*Textausschnitt:*
────

Charlotte Schneidewind-Hartnagel, frauenpolitische Sprecherin der Fraktion GRÜNE im Landtag BW, dazu: „Für Frauen bedeutet Gewalt mehr als die körperlichen Misshandlungen. Gewalt zu erleben führt in vielen Fällen neben körperlichen Schädigungen auch zu schwerwiegenden seelischen Belastungen und Erkrankungen. Mit dem Landesaktionsplan wollen wir sicherstellen, dass betroffene Frauen überall im Land sofort Schutz und genau die Unterstützung erhalten, die sie benötigen.“
Eine wesentliche Weiterentwicklung des Hilfesystems erwartet die grün-rote Landesregierung von der Einrichtung einer Landeskoordinierungsstelle, die die Zusammenarbeit zwischen den beteiligten Behörden und Institutionen auf kommunaler und Landesebene verbessern soll. Unterstützt und begleitet wird die Landeskoordinierungsstelle durch einen Fachbeirat, in dem alle relevanten AkteurInnen vertreten sind. Er soll einen ständigen Austausch und ein gegenseitiges Lernen der Beteiligten voneinander sicherstellen, sowie die Umsetzung der Maßnahmen fachlich begleiten und bewerten.

────

*Aufgabenstellung:*
1. Stimmen die Aussagen (a), (b) und (c) mit dem Text über den Landesaktionsplan überein? Antworte jeweils mit Ja oder Nein und zitiere die entscheidenden Worte wörtlich.
(a) Ein Fachbeirat unterstützt und begleitet die Landeskoordinierungsstelle.
(b) Laut Charlotte Schneidewind-Hartnagel führt erlebte Gewalt ausschließlich zu körperlichen Schädigungen.
(c) Die Landeskoordinierungsstelle soll die Zusammenarbeit allein auf Landesebene verbessern.
2. Greif den Text über den Landesaktionsplan auf und schreib ihn im Anschluss an seinen letzten Satz weiter.
Die anschließenden Einträge sind eigenständiges Material und haben mit dem Text über den Landesaktionsplan nichts zu tun.

────

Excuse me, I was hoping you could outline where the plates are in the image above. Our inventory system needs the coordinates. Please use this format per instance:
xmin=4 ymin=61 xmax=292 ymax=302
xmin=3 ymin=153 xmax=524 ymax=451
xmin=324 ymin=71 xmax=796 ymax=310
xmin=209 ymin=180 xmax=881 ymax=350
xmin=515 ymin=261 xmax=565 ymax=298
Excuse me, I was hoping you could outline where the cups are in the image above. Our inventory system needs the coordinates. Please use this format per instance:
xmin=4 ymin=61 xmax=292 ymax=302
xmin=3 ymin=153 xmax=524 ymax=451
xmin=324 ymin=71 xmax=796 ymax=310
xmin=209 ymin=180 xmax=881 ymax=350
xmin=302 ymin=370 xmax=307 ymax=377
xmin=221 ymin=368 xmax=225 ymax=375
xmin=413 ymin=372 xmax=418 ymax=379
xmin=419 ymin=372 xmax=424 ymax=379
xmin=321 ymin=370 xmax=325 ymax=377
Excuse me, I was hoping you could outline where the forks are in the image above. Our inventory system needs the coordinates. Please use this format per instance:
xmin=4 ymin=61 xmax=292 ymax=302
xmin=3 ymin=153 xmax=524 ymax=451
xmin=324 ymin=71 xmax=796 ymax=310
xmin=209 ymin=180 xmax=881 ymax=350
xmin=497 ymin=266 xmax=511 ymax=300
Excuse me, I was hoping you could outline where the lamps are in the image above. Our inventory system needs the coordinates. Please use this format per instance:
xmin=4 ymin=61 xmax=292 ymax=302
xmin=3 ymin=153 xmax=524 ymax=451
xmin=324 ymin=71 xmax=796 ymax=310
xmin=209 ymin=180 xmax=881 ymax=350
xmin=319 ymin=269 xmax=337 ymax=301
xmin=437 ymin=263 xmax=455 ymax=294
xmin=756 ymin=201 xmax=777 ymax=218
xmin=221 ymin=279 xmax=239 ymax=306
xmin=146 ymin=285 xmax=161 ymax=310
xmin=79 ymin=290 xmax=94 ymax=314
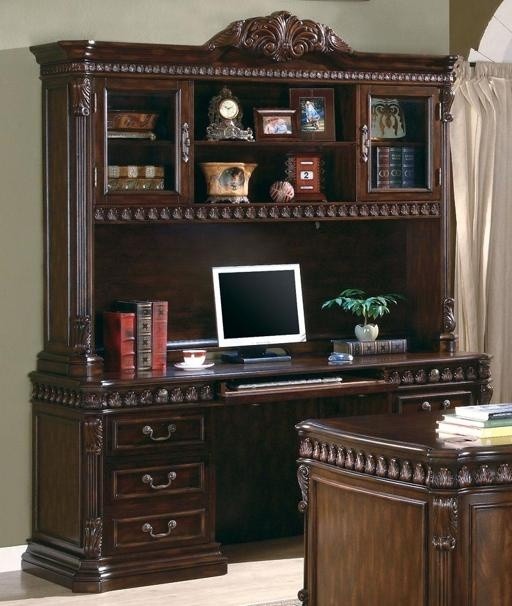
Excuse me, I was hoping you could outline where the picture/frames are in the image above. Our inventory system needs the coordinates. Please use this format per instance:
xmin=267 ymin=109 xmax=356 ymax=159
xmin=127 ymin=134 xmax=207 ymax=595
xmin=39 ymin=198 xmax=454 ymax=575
xmin=250 ymin=87 xmax=336 ymax=140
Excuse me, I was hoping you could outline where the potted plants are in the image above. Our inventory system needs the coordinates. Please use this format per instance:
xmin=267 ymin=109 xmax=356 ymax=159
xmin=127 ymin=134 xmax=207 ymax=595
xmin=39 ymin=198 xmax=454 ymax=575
xmin=320 ymin=286 xmax=409 ymax=342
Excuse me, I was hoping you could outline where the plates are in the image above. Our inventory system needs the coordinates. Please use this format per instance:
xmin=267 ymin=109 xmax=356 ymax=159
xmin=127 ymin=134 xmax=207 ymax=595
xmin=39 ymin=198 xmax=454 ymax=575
xmin=174 ymin=362 xmax=215 ymax=371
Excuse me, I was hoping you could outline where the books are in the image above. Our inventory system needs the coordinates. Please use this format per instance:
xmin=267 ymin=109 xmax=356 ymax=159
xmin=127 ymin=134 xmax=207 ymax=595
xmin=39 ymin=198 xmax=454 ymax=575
xmin=330 ymin=335 xmax=410 ymax=357
xmin=435 ymin=401 xmax=512 ymax=449
xmin=370 ymin=146 xmax=419 ymax=187
xmin=106 ymin=165 xmax=164 ymax=192
xmin=100 ymin=296 xmax=168 ymax=378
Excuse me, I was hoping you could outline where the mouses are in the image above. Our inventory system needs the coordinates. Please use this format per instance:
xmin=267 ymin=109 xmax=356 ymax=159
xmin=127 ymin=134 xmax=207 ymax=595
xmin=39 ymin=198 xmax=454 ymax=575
xmin=328 ymin=352 xmax=353 ymax=362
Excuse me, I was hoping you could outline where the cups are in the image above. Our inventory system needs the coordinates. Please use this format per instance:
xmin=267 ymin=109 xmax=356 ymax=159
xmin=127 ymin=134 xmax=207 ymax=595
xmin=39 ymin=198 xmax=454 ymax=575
xmin=184 ymin=349 xmax=207 ymax=364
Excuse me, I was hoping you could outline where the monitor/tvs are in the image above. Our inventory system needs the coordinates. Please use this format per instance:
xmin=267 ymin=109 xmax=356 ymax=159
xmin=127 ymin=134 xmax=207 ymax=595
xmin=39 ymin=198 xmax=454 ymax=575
xmin=212 ymin=263 xmax=307 ymax=364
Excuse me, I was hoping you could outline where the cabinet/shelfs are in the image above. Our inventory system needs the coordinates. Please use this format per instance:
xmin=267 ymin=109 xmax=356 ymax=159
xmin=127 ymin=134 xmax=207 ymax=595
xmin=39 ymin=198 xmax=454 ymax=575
xmin=21 ymin=9 xmax=492 ymax=593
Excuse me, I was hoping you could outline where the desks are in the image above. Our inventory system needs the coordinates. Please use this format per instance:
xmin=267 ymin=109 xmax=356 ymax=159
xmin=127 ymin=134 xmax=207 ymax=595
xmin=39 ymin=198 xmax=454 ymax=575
xmin=291 ymin=402 xmax=510 ymax=604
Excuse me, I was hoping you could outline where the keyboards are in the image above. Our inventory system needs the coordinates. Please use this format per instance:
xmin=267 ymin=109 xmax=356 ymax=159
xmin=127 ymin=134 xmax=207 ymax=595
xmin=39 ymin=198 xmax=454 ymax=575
xmin=226 ymin=375 xmax=342 ymax=390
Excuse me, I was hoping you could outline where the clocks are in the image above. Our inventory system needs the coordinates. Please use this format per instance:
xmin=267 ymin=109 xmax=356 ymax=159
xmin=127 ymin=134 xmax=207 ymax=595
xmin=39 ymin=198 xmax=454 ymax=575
xmin=206 ymin=83 xmax=253 ymax=142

────

*Ergebnisse je Aufgabe:*
1.
(a) Ja: „Unterstützt und begleitet wird die Landeskoordinierungsstelle durch einen Fachbeirat“
(b) Nein: „neben körperlichen Schädigungen auch zu schwerwiegenden seelischen Belastungen und Erkrankungen“
(c) Nein: „auf kommunaler und Landesebene“

2.
Trotz angespannter Haushaltslage wird zudem die finanzielle Unterstützung für das Hilfesystem erhöht. Ab dem kommenden Jahr wird – vorbehaltlich der Zustimmung des Landtags – die neue Gewaltambulanz Heidelberg mit 150.000 Euro im Jahr gefördert. In der Gewaltambulanz haben Gewaltopfer rund um die Uhr die Möglichkeit, sich rechtsmedizinisch untersuchen zu lassen. Außerdem werden Beweise und Spuren gerichtsfest dokumentiert und gesichert – auch dann, wenn das Opfer keine Anzeige erstattet hat. Darüber hinaus wird das Land – zusätzlich zu bereits bestehenden Förderungen – ab dem kommenden Jahr Projekte von Fachberatungsstellen gegen häusliche und sexuelle Gewalt bezuschussen, damit noch mehr Frauen ein niedrigschwelliger und unkomplizierter Zugang zu Beratungsangeboten ermöglicht wird.
Auch die Förderung der Frauen- und Kinderschutzhäuser wird weiterführen. Die Bezuschussung der Kosten von Frauenhäusern für Prävention, Nachsorge und eine qualifizierte Notaufnahme wurden von Grün-Rot bereits 2013 um 500.000 Euro auf mehr als 1,1 Mio. Euro im Jahr erhöht. Da die Finanzierung von Frauen- und Kinderschutzhäusern aufgrund fehlender verbindlicher Finanzierungsregelungen durch den Bund vielerorts auf wackligen Beinen steht, setzt sich die Landesregierung BW auf Bundesebene für eine einheitliche Finanzierungsregelung für die Unterbringung von Frauen in Schutzhäusern ein.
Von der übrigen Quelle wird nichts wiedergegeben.